Do you really trust the springs?

Do you trust the rungs of the barrel and that it does not tip over when you throw yourself back in a twist?

Do the chair balance controls feel safe?

These are some of the obvious choices to show up strong fear responses in a lot of clients.

You surely have the ones that trigger you or have triggered you in the past.

To the ones where you think you have overcome the fear, listen closely. Chances are, before you even noticed, your body has prepared for fear, even if it doesn’t feel like that at all anymore. Still, there might be that little bit of over recruitment of the rectus for the teaser on the chair, or those gluts that feel rock solid and too hard working in the ballet stretches on the reformer or something like this.

Obviously, if you ever fell off a piece of apparatus during an exercise these are the exercises to put under special scrutiny.

All the work with the springs and movable settings will create fear at first and a deeper sense of trust if overcome.

Have you ever watched your clients doing something that they have been doing for a long time, and where you would love to get some change into their pattern, but it is just not budging?

A too strong hold in the 100’s anyone? A frozen Rectus Abdominus during the teaser?

Watch your client, when they prepare. Have them close their eyes and think the movement without executing it. You will see and they will feel that their whole pattern already happened in this instant before moving. Modern imaging of movement preparation in the brain seems to suggest that the preparation is so quick, that the brain areas light up, before we are even aware that we want to move.

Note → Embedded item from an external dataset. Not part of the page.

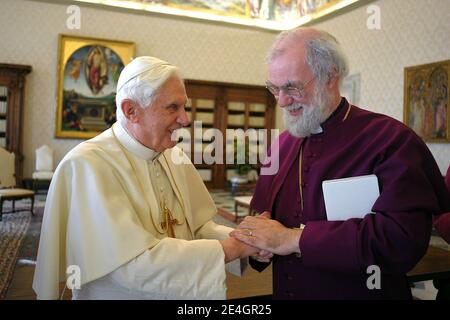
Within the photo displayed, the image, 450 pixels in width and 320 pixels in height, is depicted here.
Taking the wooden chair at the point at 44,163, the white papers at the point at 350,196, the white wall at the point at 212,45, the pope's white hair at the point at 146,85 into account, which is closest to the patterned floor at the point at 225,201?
the white wall at the point at 212,45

When I notice this tightening and hardening response in preparation, I have discovered that I can quite often equate it with a sense of fear. At one point this exercise might have felt strenuous or difficult or it was one of the most hated exercises (ask your class about the teaser and their thoughts…)

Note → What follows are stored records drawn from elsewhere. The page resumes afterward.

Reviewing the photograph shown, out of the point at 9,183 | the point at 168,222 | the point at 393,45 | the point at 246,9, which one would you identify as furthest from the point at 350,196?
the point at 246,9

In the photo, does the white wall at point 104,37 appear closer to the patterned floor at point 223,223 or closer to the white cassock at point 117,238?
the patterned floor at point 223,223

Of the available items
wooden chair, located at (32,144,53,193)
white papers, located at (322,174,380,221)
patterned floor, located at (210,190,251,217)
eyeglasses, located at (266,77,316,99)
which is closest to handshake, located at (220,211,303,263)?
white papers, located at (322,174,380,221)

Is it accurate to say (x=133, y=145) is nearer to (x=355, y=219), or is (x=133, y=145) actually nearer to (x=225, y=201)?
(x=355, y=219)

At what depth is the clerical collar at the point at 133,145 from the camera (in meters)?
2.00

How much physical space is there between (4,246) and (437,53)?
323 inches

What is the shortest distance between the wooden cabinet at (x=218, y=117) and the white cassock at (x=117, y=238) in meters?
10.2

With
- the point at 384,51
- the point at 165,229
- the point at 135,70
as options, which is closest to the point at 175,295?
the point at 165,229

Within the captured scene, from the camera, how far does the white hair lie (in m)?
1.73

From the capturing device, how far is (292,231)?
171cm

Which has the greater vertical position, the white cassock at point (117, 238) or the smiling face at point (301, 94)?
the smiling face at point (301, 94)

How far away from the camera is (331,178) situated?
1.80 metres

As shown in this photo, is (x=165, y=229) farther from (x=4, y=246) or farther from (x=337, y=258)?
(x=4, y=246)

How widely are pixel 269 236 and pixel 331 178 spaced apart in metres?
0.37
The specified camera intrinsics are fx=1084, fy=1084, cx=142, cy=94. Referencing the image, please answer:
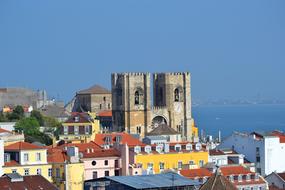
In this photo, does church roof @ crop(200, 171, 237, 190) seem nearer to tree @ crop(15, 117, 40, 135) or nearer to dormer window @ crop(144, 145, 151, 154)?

I never ask my clients or myself what there is to be afraid of. I try to make them or me aware that a form of fear is manifesting in the body, and try to coach into trust.

I find the Pilates studio is the perfect playground for this, because I can show up responses of fear in a reasonable secure environment. And I can make it stronger noticeable through some exercises and then translate it and break it down to the undercurrent that is running through the system sometimes in everything the body does.

To go on this journey can be intense and was and still is for me. To personally discover, that fear can run my body on a nearly constant undercurrent, that pain issues and strong holding patterns resolve through trust and that I can trust my body and enjoy the ride even more has been the reward.

The other day, movement suddenly felt free, spontaneous, bouncy and like a child’s need again for the first time since I was about 6, before all the layers of must do’s, sport and fear hid the true joy that my moving body can be.

The ride has become more joyful still, and I can only hope that I have peaked your interest to go down the rabbit hole, eat the cake to make you big and move away from unnecessary fear to trust.

© Joachim Schultz July 2017

I would like to apologise to the non-Pilates readers. As Pilates is my main field of research and experiment, I chose from here on examples from that field. Please translate it as best you can into your own modalities.